#Nicaragua: The latest crisis they won't tell you to care about.

in #communism6 years ago (edited)


Nicaraguans strip materials off VP Rosario Murillo's "Tree of Life" sculpture in Managua on April 22. (Inti Ocón/Getty Images).
Last week the population of a Third World country near the bottom of the world economic food chain that has been pawned to a foreign superpower threw off its chains and went up against the collective power of its rulers and ended the peace imposed by the thin veneer of democracy over tyranny. It wasn't in the USA, or in Iran, or in Gaza, or in Venezuela, but in the neglected Central American nation of Nicaragua. It got to be so violent this week that an international soccer tournament of Under-17 national teams has been cancelled as their hosts cannot guarantee their safety.

If anyone in the USA remembers Nicaragua in any context, it typically involves the shadowy world of drugs, arms, hostages Mullahs and other fun known as the Iran-Contra Affair of the late 1980s when Reagan-Bush Administration officials of the CIA were exposed trying to launder money in a hare-brained scheme to fund the anti-communist Contra groups without congressional funding. Therefore, before anyone points any fingers at me for being self-righteous about his let me state clearly: Yes, American foreign policy in Latin America did create the fertile ground for the Sandinista Revolution of 1979, and it's possible that our support for military dictators is the reason we are now dealing with communist despots that have replaced them.

Before the storm, the Sandinista revolution

Sandinista guerrilla Edén Pastora was essential in overthrowing the Somoza family dictatorship, but later turned against the Marxist government of the FSLN and the Ortegas.

■ ■ ■

:: Task details ::
In the post about Nicaragua, what was called off because its hosts could not guarantee safety?

:: Data block ::
■ ■ ■

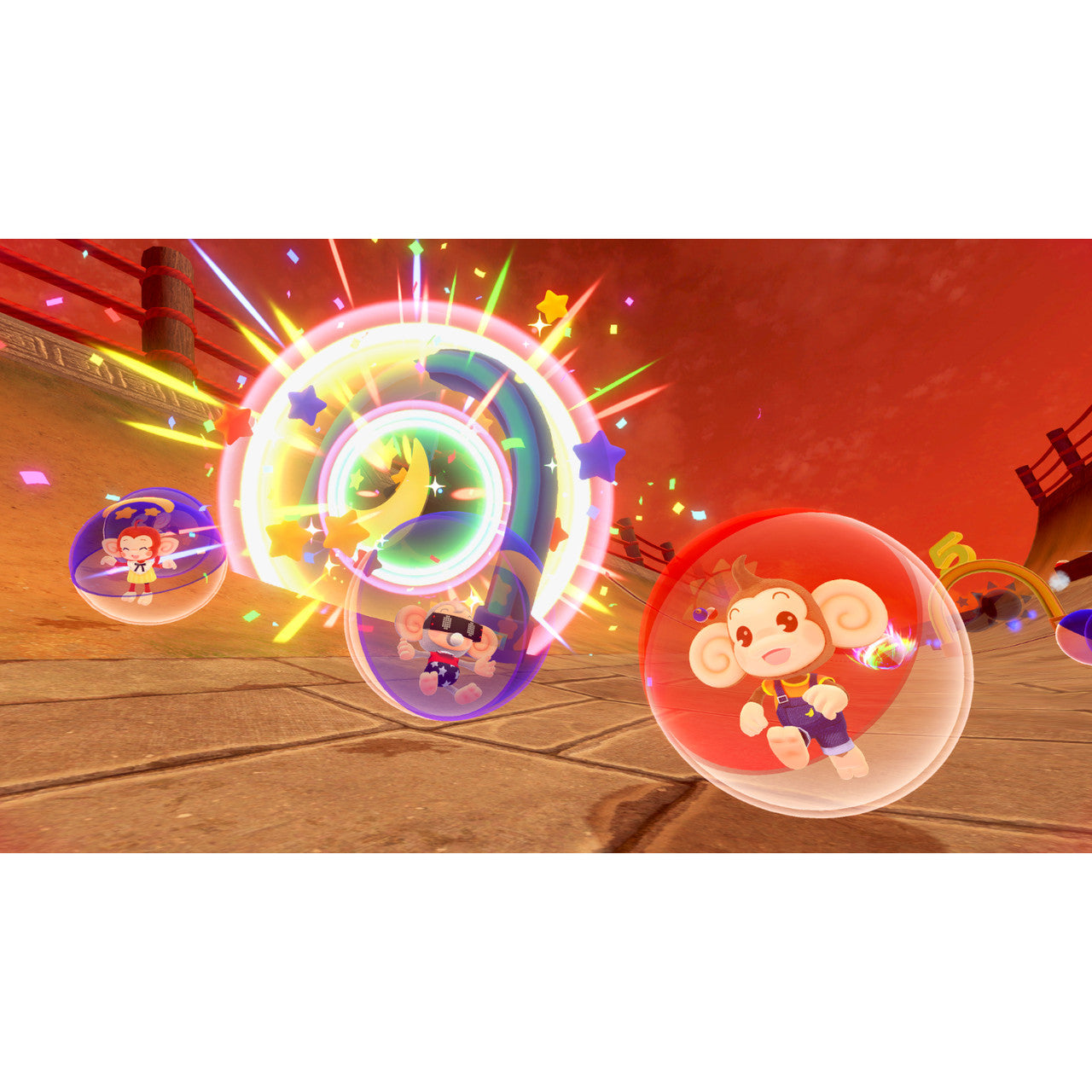 SEGA - Super Monkey Ball: Banana Rumble - Switch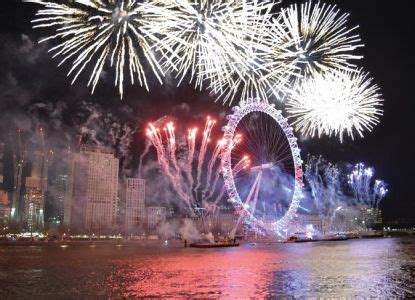 Capodanno A Londra Con Cena E Crociera Sul Meteor Clipper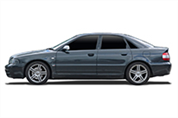 felgi do Audi S4 Sedan B5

■ ■ ■

:: Solved exercise ::
An international soccer tournament of Under-17 national teams.